Boyle's Law Calculator

Boyle’s Law describes the inverse relationship between the pressure and volume of a gas at constant temperature. First published by Robert Boyle in 1662, it was one of the earliest quantitative physical laws and forms the foundation of modern gas theory.

The formula: P₁V₁ = P₂V₂

Where:

• P₁ = initial pressure (any consistent unit: atm, kPa, mmHg, psi)
• V₁ = initial volume (any consistent unit: L, mL, m³, ft³)
• P₂ = final pressure
• V₂ = final volume

This relationship holds only when temperature (T) and amount of gas (n) remain constant. The product P × V always equals a constant k for a given gas sample at fixed temperature: PV = k

Rearranged forms:

• Solving for final volume: V₂ = P₁V₁ / P₂
• Solving for final pressure: P₂ = P₁V₁ / V₂

Physical intuition: Compressing a gas into a smaller space forces molecules closer together, increasing collision frequency with container walls — which is pressure. Double the pressure → half the volume. Halve the pressure → double the volume.

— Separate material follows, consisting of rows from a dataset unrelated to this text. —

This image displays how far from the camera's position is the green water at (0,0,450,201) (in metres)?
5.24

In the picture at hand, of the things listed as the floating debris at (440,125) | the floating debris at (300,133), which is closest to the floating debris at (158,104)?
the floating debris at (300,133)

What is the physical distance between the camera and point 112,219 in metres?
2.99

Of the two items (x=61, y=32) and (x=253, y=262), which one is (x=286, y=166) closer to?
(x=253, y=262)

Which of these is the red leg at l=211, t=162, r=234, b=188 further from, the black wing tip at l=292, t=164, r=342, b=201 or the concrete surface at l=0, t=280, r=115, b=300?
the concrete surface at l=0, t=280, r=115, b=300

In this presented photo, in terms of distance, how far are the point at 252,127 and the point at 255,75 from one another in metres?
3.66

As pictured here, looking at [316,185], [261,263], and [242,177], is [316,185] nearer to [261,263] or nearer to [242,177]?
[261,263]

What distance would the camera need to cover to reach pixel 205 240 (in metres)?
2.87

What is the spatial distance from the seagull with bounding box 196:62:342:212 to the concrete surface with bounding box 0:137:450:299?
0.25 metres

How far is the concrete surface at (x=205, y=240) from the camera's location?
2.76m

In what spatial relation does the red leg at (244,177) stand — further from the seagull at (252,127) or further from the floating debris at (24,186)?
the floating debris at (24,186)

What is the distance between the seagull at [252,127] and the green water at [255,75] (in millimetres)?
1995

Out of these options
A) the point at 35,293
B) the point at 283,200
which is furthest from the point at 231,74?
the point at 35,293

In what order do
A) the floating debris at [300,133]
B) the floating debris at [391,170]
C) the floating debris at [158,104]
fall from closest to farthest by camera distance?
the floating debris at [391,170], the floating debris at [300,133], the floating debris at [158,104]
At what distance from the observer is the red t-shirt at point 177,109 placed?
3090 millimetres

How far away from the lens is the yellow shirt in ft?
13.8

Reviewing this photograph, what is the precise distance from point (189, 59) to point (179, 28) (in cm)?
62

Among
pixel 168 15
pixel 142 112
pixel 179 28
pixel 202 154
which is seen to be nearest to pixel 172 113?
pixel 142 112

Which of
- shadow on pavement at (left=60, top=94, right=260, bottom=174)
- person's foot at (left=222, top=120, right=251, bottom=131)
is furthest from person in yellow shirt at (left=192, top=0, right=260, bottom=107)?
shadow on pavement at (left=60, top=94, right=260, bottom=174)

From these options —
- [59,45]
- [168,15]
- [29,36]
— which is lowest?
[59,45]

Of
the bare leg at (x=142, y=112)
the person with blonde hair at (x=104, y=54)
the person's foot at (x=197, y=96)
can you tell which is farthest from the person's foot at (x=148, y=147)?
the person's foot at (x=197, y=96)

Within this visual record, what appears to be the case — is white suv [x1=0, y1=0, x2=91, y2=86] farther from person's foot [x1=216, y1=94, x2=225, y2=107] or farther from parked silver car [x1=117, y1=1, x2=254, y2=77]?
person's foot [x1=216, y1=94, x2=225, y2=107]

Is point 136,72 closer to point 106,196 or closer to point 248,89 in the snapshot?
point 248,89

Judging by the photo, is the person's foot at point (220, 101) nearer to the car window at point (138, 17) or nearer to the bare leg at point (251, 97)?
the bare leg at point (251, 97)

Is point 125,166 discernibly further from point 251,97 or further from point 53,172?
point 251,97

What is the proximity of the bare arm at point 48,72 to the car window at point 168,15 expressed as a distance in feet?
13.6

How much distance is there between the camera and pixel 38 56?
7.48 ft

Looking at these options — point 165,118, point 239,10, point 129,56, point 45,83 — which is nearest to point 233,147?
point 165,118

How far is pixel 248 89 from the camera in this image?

Worked example: A gas occupies 8.0 L at a pressure of 1.5 atm. The pressure is increased to 3.0 atm at constant temperature. What is the new volume?

V₂ = P₁V₁ / P₂ = (1.5 × 8.0) / 3.0 = 12.0 / 3.0 = 4.0 L

The volume halved when pressure doubled — exactly as Boyle’s Law predicts.

Real-world applications: scuba diving (gas volume in tanks vs. depth pressure), bicycle pumps (compressing air increases pressure), syringes (pulling the plunger expands volume and draws in fluid), and industrial gas compression systems.

Limitation: Boyle’s Law applies to ideal gases. Real gases deviate at very high pressures or very low temperatures where intermolecular forces become significant.